▶ **WORK REQUIRED**:
The records that follow must be repeated verbatim, every one of them.

*** DATA TO USE ***

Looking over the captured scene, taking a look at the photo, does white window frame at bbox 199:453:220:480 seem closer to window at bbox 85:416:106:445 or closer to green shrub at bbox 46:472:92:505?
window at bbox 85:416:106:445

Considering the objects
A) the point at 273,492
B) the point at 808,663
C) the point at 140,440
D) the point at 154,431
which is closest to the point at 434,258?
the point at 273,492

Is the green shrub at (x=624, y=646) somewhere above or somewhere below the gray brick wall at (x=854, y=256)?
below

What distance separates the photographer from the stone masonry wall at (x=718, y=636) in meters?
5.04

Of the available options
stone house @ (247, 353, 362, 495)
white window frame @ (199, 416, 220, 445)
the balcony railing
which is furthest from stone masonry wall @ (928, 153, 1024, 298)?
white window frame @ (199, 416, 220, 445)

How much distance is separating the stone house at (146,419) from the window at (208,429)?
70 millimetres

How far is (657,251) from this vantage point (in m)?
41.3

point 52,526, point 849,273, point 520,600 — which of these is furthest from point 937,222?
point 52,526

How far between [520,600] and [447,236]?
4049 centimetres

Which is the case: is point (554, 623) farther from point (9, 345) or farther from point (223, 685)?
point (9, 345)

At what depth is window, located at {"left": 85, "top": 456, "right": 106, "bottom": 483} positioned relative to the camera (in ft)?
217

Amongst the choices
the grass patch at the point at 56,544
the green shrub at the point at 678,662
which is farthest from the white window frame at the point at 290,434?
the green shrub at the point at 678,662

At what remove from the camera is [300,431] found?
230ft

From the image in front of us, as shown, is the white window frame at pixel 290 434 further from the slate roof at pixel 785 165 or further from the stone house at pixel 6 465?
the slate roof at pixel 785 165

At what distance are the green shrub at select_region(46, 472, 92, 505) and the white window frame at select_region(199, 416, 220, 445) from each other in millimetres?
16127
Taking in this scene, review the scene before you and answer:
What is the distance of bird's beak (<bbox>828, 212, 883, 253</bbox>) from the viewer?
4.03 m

***

▶ **FINISHED EXERCISE**:
Looking over the captured scene, taking a look at the photo, does white window frame at bbox 199:453:220:480 seem closer to window at bbox 85:416:106:445 or closer to green shrub at bbox 46:472:92:505?
window at bbox 85:416:106:445

Considering the objects
A) the point at 273,492
B) the point at 808,663
C) the point at 140,440
D) the point at 154,431
which is closest to the point at 434,258?
the point at 273,492

Is the green shrub at (x=624, y=646) somewhere above or somewhere below the gray brick wall at (x=854, y=256)?
below

What distance separates the photographer from the stone masonry wall at (x=718, y=636) in meters?
5.04

Of the available options
stone house @ (247, 353, 362, 495)
white window frame @ (199, 416, 220, 445)
the balcony railing
which is furthest from stone masonry wall @ (928, 153, 1024, 298)?
white window frame @ (199, 416, 220, 445)

How much distance is separating the stone house at (146,419) from the window at (208,429)?
70 millimetres

How far is (657,251) from this vantage point (in m)?
41.3

point 52,526, point 849,273, point 520,600 — which of these is furthest from point 937,222?
point 52,526

How far between [520,600] and [447,236]?
4049 centimetres

Which is the case: is point (554, 623) farther from point (9, 345) or farther from point (223, 685)?
point (9, 345)

At what depth is window, located at {"left": 85, "top": 456, "right": 106, "bottom": 483} positioned relative to the camera (in ft)?
217

Amongst the choices
the grass patch at the point at 56,544
the green shrub at the point at 678,662
which is farthest from the white window frame at the point at 290,434?
the green shrub at the point at 678,662

At what remove from the camera is [300,431] found?
230ft

From the image in front of us, as shown, is the white window frame at pixel 290 434 further from the slate roof at pixel 785 165 or further from the stone house at pixel 6 465?
the slate roof at pixel 785 165

At what distance are the green shrub at select_region(46, 472, 92, 505) and the white window frame at select_region(199, 416, 220, 445) from each other in millimetres?
16127
Taking in this scene, review the scene before you and answer:
What is the distance of bird's beak (<bbox>828, 212, 883, 253</bbox>) from the viewer?
4.03 m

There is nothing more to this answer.